A: I’m hopeful that that will begin to be available, staring tomorrow.


Q: But what can we expect?


A: It will probably take us a few weeks to get our arms around it; we’ll need to understand how it relates to other initiatives; I expect that a few weeks from now we’ll begin to be able to give you an estimate.


Q: I hope that we can have an interim report in some reasonable period of time. Can we have any faith in the document we have right now? Who the ITD has talked to? What time frames they used? So we’d certainly appreciate your viewpoint.


A: [There is a second person at the table who’s name I did not catch; I believe he is from the same office.] Q: I thank you very much. 7. That completes our scheduled witnesses. I had promised Mr. Quinn that he could return. Quinn: Perhaps I should let sleeping dogs lie. Pacheco: then thanks to all of you. Let me tell you what happens next.


We’ll be recontacting some of those that testified today, and getting written documents from them; we may be in touch with certain industry groups; we want to be in touch with the Auditors Office and the IT folks as this goes on; and we certainly want to stay in touch with the disability folks to hear how discussions are proceeding involving them.

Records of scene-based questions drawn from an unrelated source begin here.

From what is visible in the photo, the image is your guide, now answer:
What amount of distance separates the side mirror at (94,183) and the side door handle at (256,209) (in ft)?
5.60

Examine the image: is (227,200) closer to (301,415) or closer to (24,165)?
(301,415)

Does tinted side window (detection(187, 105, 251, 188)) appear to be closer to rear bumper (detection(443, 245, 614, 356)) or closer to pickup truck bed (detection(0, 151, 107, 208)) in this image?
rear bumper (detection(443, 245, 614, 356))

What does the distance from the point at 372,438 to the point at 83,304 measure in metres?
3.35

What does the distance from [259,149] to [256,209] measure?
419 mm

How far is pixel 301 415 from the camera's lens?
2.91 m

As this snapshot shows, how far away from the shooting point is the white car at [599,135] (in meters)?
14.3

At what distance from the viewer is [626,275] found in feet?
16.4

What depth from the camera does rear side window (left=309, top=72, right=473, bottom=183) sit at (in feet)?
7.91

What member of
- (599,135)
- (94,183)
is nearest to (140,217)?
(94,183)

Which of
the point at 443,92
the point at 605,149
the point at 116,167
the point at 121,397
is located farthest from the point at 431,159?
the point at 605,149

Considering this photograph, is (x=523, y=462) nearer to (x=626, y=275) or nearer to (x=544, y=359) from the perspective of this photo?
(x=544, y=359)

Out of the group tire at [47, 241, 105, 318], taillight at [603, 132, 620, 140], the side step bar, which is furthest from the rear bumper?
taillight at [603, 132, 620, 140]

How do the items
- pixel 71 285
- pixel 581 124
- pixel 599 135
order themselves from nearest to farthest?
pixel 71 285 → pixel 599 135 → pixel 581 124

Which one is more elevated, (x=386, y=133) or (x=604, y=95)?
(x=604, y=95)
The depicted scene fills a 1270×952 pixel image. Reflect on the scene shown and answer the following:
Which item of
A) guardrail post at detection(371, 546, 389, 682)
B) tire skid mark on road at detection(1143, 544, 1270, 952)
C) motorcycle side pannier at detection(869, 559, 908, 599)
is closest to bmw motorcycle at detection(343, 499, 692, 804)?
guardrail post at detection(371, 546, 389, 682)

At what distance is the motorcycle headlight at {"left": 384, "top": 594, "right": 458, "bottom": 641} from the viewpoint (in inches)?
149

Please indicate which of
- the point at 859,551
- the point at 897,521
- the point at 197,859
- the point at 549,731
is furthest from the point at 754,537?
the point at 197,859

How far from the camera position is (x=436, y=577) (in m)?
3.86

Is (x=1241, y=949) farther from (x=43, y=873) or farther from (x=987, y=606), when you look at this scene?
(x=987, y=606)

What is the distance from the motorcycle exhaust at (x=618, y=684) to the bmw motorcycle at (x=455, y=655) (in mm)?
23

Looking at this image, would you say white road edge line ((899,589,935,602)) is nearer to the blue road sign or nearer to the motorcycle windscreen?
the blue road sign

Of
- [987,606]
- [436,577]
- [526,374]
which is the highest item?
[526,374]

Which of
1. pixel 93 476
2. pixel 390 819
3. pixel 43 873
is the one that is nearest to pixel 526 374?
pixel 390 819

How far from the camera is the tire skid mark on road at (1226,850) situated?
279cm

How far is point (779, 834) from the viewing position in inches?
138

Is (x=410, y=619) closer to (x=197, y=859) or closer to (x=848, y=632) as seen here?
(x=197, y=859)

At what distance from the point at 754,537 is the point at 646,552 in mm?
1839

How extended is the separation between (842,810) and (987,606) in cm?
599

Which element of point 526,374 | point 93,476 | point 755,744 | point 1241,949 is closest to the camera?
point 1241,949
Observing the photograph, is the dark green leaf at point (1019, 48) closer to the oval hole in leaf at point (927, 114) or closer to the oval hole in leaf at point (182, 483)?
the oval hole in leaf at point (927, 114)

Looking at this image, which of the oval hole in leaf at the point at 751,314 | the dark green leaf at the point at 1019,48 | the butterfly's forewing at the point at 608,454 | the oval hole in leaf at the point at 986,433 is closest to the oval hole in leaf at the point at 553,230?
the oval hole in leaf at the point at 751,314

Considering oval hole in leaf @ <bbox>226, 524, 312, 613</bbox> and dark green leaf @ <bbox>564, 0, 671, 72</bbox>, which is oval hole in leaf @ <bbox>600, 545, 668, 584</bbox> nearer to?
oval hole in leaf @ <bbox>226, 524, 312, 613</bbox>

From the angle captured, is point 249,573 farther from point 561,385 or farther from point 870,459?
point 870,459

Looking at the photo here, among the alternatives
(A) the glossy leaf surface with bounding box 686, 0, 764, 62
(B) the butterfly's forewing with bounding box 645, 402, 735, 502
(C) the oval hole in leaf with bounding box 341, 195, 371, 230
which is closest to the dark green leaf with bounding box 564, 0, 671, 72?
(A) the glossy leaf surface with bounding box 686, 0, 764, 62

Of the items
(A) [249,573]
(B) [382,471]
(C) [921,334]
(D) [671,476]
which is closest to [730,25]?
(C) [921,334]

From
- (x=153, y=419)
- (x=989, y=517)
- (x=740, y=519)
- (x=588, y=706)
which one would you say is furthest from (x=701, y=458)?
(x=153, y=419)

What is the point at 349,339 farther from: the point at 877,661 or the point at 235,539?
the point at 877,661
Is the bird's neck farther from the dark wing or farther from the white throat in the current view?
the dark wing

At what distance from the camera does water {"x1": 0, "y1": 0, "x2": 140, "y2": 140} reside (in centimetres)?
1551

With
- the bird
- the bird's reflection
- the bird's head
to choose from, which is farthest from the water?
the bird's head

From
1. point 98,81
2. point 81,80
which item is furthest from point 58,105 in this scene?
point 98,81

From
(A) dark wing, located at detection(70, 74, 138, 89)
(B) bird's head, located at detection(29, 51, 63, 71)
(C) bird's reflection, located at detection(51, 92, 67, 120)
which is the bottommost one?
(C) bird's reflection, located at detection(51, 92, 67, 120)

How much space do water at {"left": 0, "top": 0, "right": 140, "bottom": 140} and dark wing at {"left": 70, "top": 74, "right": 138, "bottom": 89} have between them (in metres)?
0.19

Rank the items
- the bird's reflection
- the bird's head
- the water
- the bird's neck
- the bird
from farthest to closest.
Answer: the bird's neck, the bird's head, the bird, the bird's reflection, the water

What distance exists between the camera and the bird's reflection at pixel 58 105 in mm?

One final comment that I would like to make on the record. We have called this hearing not because of technology issues, because its not about that – we’ll get what we want at the end of the day. We’ve called this hearing for a number of reasons: One, we want to understand the statutory position. We hear the ITD say they can move forward, period. And we heard also that they cannot. We have a problem.


The second point for the hearing: process. Keeping faith with what the open source community itself has put on the table each time we have talked to them – open process. And from what we’ve heard today, we’ve had far less than democracy, when a policy could impact a large part of the workforce. That’s far from a collaborative process.


And finally, we called this meeting because of the potential costs. We may go forward with an initiative, and we need to know what the costs and the impacts will be. And we need to know what these impacts will be. I thought that the Ways and Means Committee, on which I sit, surely would have had a discussion about this. And they first learned about it from me. And I’ve also learned today that any cost analysis we have today is deficient.


So I’d like to say on the public record that our concerns have been born out in each of these three areas.